*** SUPPLIED DATA ***
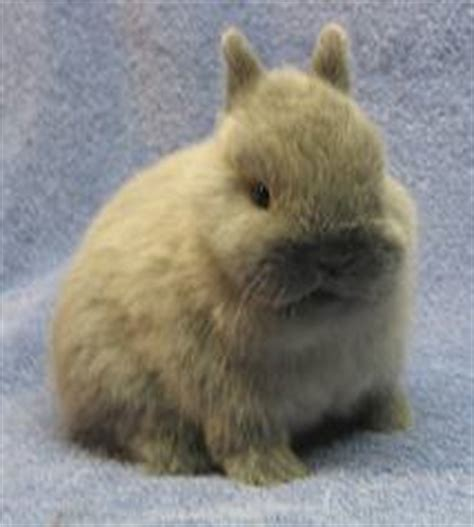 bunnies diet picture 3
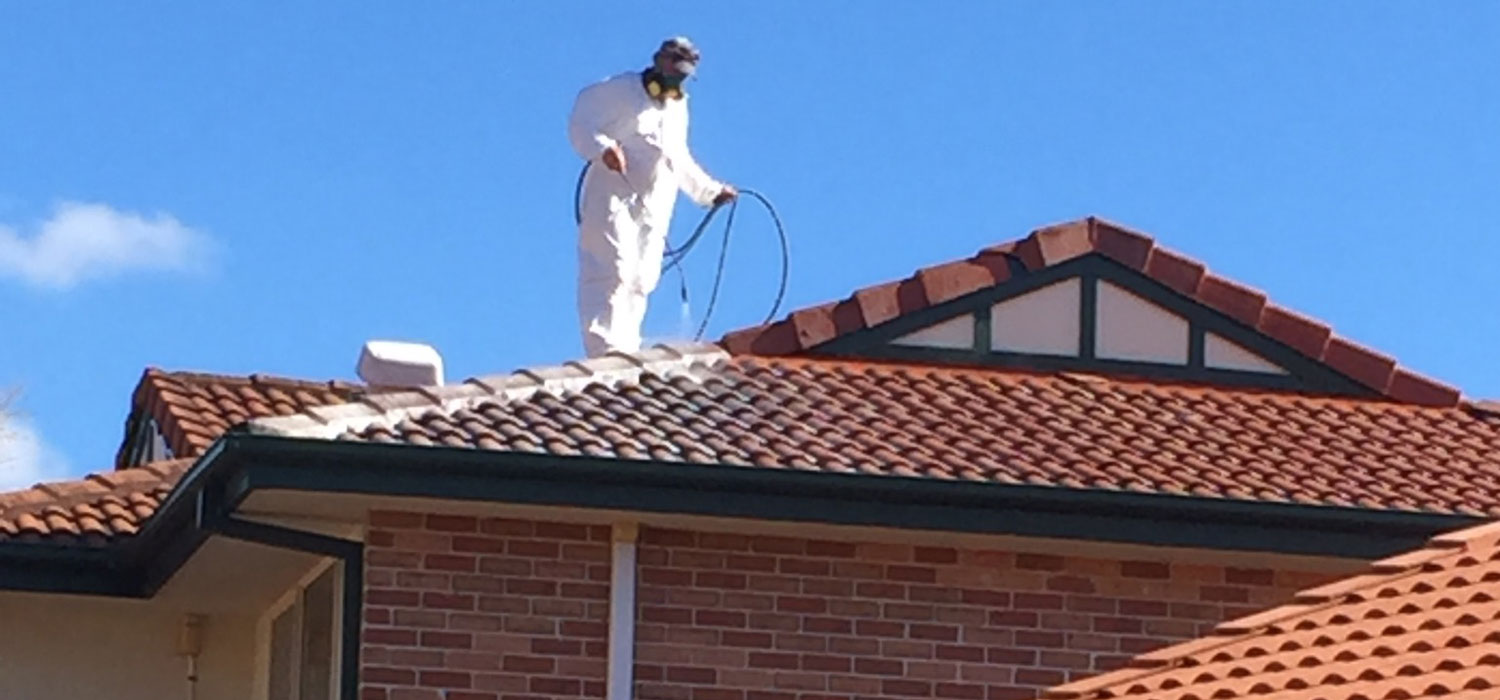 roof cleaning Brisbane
*** End of SUPPLIED DATA ***
*** SUPPLIED DATA ***
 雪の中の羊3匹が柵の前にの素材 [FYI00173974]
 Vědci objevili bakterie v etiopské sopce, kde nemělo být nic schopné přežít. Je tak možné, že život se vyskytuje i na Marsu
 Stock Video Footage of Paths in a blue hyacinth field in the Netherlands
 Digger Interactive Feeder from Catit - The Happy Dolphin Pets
*** End of SUPPLIED DATA ***
● **WORK ITEM**
All lines in the listing above from the line containing "Stock Video Footage" to the line containing "Digger Interactive Feeder", inclusive, should be retyped exactly; no other lines should appear.

● **EXERCISE ANSWER**
 Stock Video Footage of Paths in a blue hyacinth field in the Netherlands
 Digger Interactive Feeder from Catit - The Happy Dolphin Pets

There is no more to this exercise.